During the blackout period, whether or not you participate in the Plan, pursuant to Section 306(a) of the Sarbanes-Oxley Act of 2002 and Regulation BTR under the Securities Exchange Act of 1934, you will be prohibited from, directly or indirectly, purchasing, selling or otherwise acquiring or transferring any shares of EchoStar Common Stock, including any derivative securities such as stock options (the “EchoStar Securities”) that you acquired or previously acquired in connection with your service or employment as a director or executive office of EchoStar This trading restriction includes indirect trading where you have a pecuniary interest in the transaction (such as transactions by family members, partnerships, corporations or trusts in which you have a pecuniary interest).

 

The blackout period is currently expected to begin as of market close (generally 4:00 p.m. Eastern time) on the business day immediately preceding the closing of the Merger, which is expected to occur as early as the week of December 11, 2023 and as late as December 29, 2023. The Blackout Period is expected to end approximately two to five business days after it begins. We will notify you in advance if the expected end of the blackout period changes, unless it is not practicable to provide such advance notice.

 

There are limited exceptions to the restrictions of 306(a) and Regulation BTR for certain transactions in EchoStar Securities, including bona fide gifts, transactions involving EchoStar Securities that were not acquired in connection with your service or employment as a director of officer (which you must be able to prove) and transactions pursuant to a plan intended to comply with the affirmative defense conditions of Rule 10b5-1, provided that such 10b5-1 plan was not entered into or modified during the blackout period and you were unaware of the actual or approximate beginning or ending dates of the blackout period at the time of the transaction.
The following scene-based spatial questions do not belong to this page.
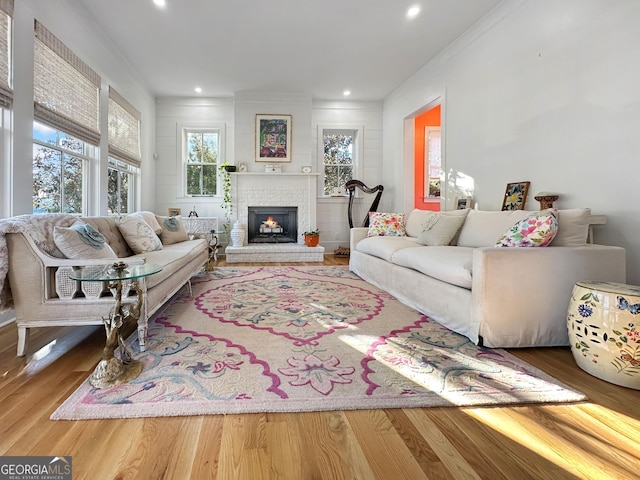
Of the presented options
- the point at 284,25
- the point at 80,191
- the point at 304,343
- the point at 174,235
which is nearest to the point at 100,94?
the point at 80,191

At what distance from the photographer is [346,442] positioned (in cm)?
120

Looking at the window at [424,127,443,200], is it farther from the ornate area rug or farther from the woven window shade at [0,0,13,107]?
the woven window shade at [0,0,13,107]

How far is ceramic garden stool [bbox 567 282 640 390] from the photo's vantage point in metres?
1.59

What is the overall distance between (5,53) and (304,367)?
3.18 m

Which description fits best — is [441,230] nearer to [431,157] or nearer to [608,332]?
[608,332]

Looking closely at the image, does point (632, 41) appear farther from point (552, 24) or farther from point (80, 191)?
point (80, 191)

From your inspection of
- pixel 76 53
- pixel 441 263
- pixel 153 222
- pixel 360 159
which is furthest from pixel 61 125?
pixel 360 159

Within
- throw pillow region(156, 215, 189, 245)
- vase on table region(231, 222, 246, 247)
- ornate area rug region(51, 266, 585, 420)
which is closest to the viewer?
ornate area rug region(51, 266, 585, 420)

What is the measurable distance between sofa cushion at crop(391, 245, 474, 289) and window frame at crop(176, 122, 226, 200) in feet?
15.2

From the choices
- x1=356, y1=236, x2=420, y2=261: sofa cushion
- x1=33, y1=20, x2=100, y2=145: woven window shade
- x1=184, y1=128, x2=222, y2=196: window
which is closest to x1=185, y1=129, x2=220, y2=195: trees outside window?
x1=184, y1=128, x2=222, y2=196: window

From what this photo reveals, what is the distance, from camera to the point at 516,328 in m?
2.05

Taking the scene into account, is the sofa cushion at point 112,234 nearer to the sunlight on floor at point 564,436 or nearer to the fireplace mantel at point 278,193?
the sunlight on floor at point 564,436

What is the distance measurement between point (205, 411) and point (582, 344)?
6.09ft

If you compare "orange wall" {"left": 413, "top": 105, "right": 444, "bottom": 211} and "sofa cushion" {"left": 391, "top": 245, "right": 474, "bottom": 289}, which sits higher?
"orange wall" {"left": 413, "top": 105, "right": 444, "bottom": 211}
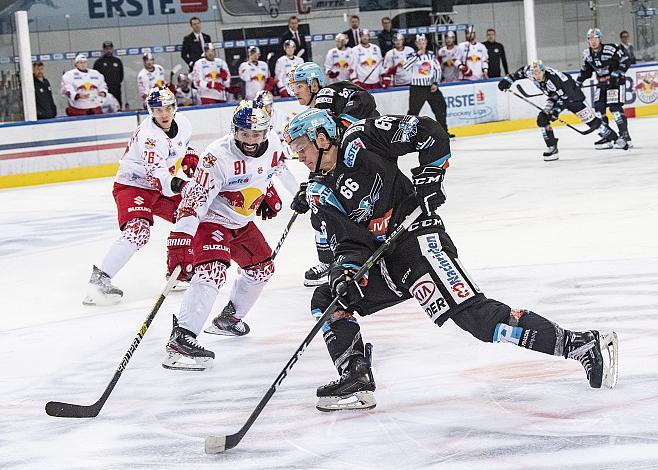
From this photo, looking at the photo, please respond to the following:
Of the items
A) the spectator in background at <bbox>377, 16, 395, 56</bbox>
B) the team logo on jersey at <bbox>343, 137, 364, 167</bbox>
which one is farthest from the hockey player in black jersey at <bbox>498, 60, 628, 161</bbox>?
the team logo on jersey at <bbox>343, 137, 364, 167</bbox>

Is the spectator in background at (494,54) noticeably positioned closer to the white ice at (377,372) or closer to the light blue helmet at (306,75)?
the white ice at (377,372)

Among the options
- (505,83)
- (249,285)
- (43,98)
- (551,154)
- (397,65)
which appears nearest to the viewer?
(249,285)

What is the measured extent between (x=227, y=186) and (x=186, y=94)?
9.39 metres

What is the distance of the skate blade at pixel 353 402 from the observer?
344 cm

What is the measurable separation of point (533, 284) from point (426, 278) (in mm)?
2012

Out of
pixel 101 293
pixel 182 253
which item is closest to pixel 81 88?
pixel 101 293

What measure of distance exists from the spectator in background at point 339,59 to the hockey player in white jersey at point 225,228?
9.90 meters

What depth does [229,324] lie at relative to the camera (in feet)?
15.6

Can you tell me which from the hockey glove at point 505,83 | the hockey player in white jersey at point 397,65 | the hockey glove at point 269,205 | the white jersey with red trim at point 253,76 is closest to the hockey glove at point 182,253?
the hockey glove at point 269,205

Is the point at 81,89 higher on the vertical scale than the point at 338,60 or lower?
lower

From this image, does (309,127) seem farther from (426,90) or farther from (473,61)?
(473,61)

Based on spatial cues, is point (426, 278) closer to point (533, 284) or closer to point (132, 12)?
point (533, 284)

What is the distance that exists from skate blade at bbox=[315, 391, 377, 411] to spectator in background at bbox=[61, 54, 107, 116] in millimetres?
10131

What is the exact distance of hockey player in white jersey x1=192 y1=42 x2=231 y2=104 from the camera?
13.6 metres
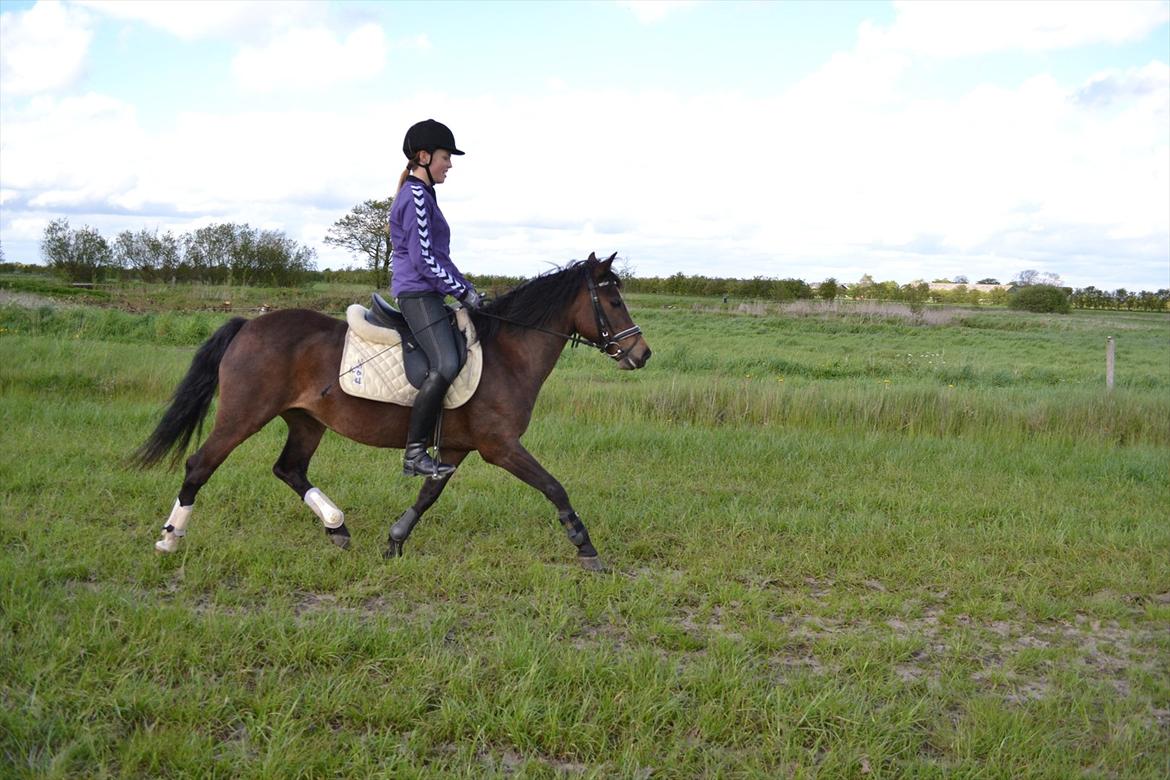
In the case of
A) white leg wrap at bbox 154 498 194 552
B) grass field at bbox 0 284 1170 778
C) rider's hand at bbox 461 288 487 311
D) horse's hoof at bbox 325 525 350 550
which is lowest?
grass field at bbox 0 284 1170 778

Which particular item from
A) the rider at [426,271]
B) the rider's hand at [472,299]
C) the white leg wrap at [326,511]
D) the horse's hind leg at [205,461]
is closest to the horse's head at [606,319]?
the rider's hand at [472,299]

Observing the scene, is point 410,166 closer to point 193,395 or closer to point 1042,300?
point 193,395

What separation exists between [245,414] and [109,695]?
8.27ft

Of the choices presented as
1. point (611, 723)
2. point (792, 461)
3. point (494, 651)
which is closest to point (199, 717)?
point (494, 651)

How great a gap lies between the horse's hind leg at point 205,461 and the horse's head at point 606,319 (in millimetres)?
2400

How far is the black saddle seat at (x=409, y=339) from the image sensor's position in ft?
18.6

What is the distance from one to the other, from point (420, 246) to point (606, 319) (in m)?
1.46

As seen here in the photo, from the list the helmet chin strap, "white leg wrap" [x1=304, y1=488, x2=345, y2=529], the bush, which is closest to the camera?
the helmet chin strap

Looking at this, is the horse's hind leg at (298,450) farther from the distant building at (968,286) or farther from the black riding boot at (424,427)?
the distant building at (968,286)

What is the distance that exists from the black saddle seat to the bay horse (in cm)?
26

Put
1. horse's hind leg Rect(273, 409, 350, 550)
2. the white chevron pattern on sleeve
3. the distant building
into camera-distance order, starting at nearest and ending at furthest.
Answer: the white chevron pattern on sleeve, horse's hind leg Rect(273, 409, 350, 550), the distant building

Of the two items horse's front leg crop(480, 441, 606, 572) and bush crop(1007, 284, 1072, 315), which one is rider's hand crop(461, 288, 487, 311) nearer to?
horse's front leg crop(480, 441, 606, 572)

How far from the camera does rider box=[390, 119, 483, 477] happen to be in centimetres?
552

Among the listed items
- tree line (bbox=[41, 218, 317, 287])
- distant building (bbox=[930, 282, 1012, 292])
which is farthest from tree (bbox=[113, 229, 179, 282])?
distant building (bbox=[930, 282, 1012, 292])
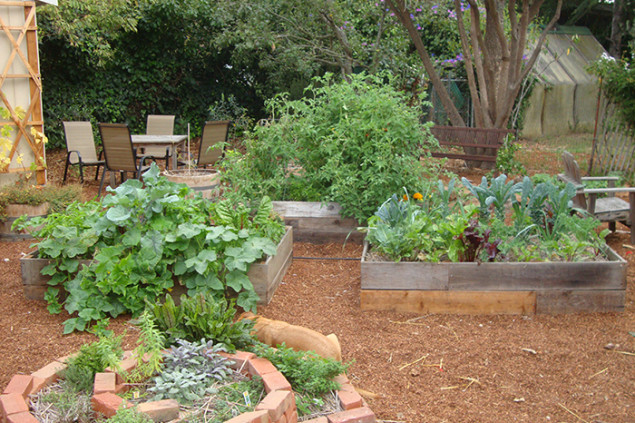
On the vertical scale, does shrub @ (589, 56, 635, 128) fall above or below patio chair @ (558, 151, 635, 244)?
above

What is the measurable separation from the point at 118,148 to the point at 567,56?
14.2m

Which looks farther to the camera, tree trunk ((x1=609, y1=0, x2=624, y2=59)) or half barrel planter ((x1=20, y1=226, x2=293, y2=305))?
tree trunk ((x1=609, y1=0, x2=624, y2=59))

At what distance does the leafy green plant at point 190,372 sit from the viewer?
246 centimetres

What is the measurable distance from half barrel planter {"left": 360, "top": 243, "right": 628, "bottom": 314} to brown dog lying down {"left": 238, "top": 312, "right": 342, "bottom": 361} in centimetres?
93

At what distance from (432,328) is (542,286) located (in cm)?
78

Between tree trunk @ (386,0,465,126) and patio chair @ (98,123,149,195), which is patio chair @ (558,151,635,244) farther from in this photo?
patio chair @ (98,123,149,195)

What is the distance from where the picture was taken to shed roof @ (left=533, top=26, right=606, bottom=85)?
52.0 ft

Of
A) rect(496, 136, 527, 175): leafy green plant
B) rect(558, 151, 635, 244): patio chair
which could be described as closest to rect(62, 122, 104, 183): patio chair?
rect(496, 136, 527, 175): leafy green plant

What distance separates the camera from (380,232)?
4.04 meters

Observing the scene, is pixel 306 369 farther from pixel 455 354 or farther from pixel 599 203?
pixel 599 203

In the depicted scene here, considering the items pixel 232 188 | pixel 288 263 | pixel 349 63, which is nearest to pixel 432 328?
pixel 288 263

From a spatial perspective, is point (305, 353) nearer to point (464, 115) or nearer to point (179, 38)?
point (179, 38)

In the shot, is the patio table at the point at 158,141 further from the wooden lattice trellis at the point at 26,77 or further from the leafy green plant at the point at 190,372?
the leafy green plant at the point at 190,372

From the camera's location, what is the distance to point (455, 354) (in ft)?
11.1
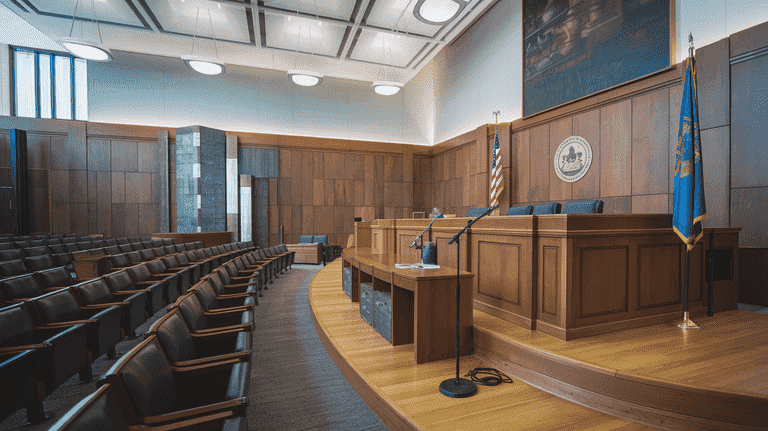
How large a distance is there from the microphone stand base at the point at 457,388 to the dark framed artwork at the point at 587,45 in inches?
206

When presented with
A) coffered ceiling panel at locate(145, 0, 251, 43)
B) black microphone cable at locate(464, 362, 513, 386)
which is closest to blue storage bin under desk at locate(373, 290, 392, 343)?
black microphone cable at locate(464, 362, 513, 386)

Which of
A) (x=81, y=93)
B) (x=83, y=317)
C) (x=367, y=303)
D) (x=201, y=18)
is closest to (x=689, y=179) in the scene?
(x=367, y=303)

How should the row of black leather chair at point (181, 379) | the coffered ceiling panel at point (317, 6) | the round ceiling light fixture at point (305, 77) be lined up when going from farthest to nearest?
the round ceiling light fixture at point (305, 77) → the coffered ceiling panel at point (317, 6) → the row of black leather chair at point (181, 379)

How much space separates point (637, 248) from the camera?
2635 mm

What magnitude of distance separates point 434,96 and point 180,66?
755 centimetres

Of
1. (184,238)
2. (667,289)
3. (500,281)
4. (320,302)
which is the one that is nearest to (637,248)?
(667,289)

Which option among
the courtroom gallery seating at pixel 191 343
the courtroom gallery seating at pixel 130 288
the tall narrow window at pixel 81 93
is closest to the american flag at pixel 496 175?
the courtroom gallery seating at pixel 130 288

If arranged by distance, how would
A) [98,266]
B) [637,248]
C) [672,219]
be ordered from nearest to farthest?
[637,248] → [672,219] → [98,266]

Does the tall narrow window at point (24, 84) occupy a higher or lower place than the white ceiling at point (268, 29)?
lower

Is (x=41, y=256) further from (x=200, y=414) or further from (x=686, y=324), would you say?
(x=686, y=324)

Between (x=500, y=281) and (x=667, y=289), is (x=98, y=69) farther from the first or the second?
(x=667, y=289)

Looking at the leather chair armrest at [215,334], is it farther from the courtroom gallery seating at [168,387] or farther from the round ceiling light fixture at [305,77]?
the round ceiling light fixture at [305,77]

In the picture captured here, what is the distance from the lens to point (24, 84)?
9508mm

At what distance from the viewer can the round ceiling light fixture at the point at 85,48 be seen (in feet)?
21.8
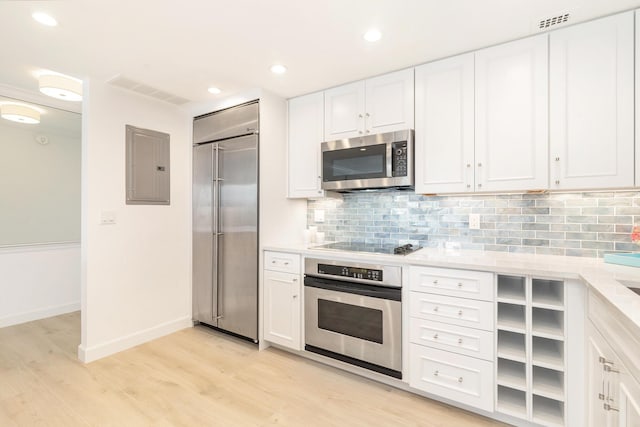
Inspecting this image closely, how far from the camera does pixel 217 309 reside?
309 cm

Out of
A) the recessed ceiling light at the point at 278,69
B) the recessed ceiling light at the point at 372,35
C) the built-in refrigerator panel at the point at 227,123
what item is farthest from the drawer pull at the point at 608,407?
the built-in refrigerator panel at the point at 227,123

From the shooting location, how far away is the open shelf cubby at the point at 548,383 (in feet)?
5.44

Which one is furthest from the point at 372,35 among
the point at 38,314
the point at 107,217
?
the point at 38,314

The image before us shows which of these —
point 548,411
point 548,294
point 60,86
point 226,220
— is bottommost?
point 548,411

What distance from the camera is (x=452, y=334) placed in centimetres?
190

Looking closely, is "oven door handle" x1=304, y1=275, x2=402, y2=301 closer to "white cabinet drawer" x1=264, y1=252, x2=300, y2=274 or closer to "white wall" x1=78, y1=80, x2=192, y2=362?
"white cabinet drawer" x1=264, y1=252, x2=300, y2=274

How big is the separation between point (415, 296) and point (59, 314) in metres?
4.21

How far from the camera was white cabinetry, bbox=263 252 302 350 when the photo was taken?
8.54ft

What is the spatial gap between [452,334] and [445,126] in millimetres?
1422

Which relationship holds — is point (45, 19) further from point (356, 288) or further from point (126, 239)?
point (356, 288)

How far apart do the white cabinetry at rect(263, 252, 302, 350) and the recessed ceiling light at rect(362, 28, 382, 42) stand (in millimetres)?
1685

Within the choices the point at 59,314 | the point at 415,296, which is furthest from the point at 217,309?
the point at 59,314

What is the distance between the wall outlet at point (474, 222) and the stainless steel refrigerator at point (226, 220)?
180 centimetres

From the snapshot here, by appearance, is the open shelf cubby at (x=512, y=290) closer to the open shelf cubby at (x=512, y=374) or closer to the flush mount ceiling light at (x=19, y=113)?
the open shelf cubby at (x=512, y=374)
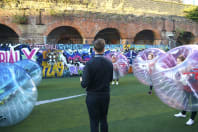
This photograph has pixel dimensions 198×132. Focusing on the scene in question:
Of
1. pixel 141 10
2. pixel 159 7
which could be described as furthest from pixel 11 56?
pixel 159 7

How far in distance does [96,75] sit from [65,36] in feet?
49.8

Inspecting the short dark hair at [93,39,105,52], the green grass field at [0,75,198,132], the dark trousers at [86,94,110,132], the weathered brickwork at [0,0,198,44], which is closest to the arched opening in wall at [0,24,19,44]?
the weathered brickwork at [0,0,198,44]

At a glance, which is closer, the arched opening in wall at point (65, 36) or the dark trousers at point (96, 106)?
the dark trousers at point (96, 106)

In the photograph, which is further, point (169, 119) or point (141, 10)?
point (141, 10)

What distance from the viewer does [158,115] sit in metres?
5.32

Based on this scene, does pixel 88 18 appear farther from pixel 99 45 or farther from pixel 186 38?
pixel 99 45

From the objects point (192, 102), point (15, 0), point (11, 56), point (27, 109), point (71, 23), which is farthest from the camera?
point (71, 23)

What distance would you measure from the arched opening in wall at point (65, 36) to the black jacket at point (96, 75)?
14.4 m

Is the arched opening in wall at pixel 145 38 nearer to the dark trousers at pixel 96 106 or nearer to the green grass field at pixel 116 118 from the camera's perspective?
the green grass field at pixel 116 118

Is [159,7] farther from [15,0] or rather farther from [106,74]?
[106,74]

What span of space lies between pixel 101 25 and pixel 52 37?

Because these exemptions are narrow, proposed transactions should be discussed with Dean Manson, Chief Legal Officer, before you or your family members take any action concerning EchoStar Securities during this period.

 

 

 

 

Please note that the trading restrictions implemented because of the blackout period are in addition to other trading restrictions under EchoStar’s Insider Trading Policy.

 

Before and during the blackout period and for a period of two years after the end date thereof, inquiries concerning the blackout period, including the beginning and ending dates of the trading restrictions, may be directed without charge to:

 

EchoStar Corporation
100 Inverness Terrace East
Englewood, Colorado 80112
Attention: Dean Manson, Chief Legal Officer
Telephone: (303) 706-4000

 

Thank you for your attention to this matter.